Stock exchange dollars
With the market focus on the balance of daily interventions of the Central Bank -which was negative again- and the dynamics of its reserves, the financial dollars scored new increases yesterday, with the “counted with liqui” climbing for the fourth consecutive day, amid increased demand in response to the fall they suffered in recent weeks as they deflated to levels close to “solidarity”.
The dollar CCL rose 0.6% (83 cents) to $ 149.10, bringing the spread against the official one to 86%. With more force, the MEP dollar, or Stock Market, advanced 1.3% ($ 1.85) to $ 145.95, with a gap compared to the wholesale price of 82.1%.
In addition to the dynamics of the monetary authority variables, investors closely follow the Government’s negotiations with the IMF.
“The focus remains on the negotiation process with the IMF,” said the operator, adding that “structural changes that help to correct fiscal imbalances could be well received in the debt market and will probably help to regain investor confidence. “.
Meanwhile, investors digested the half-sanction in Deputies of the bill on a unique and extraordinary contribution of great fortunes, at a time when global markets showed less aversion to risk after progress in the development of the vaccine against Covid -19.
“Given the delicate fiscal situation in Argentina, the Government opts once again to increase taxes.

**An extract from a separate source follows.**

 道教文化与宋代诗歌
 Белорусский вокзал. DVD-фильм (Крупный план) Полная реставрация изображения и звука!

This time, the debate focuses on the tax on large fortunes. Again, the focus is far from a credible and healthy reduction of the public spending, “said Iván Cachanosky, an economist at the Fundación Libertad y Progreso.
In the informal segment, the blue dollar rose $ 1 this Wednesday to $ 164, according to a survey conducted by Ámbito in caves in the city of Buenos Aires. The parallel bill had bounced another peso on Tuesday, after sinking $ 10 on Monday.

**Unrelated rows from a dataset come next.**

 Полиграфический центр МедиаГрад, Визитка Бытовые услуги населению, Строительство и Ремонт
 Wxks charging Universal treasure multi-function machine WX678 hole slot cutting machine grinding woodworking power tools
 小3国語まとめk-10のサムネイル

Consequently, the exchange gap with the official wholesale dollar remained above 100% (at 104.6%).
The blue had risen strongly between Wednesday and Friday of last week due to the resurgence of demand, which found no support in genuine supply. Let us remember that on Tuesday of last week, the exchange rate gap had fallen to 87%, while at the end of last month it reached 150%.
In the ROFEX futures market, the dollar closed with small drops in all terms, with interventions by the BCRA for the end of December and next January.
In this way, the currency for the end of the month ended with a rate of 40.61%, the dollar for January closed with a yield of 56.87% and for February, with a return of 63.08%. S and they operated about US $ 356 million.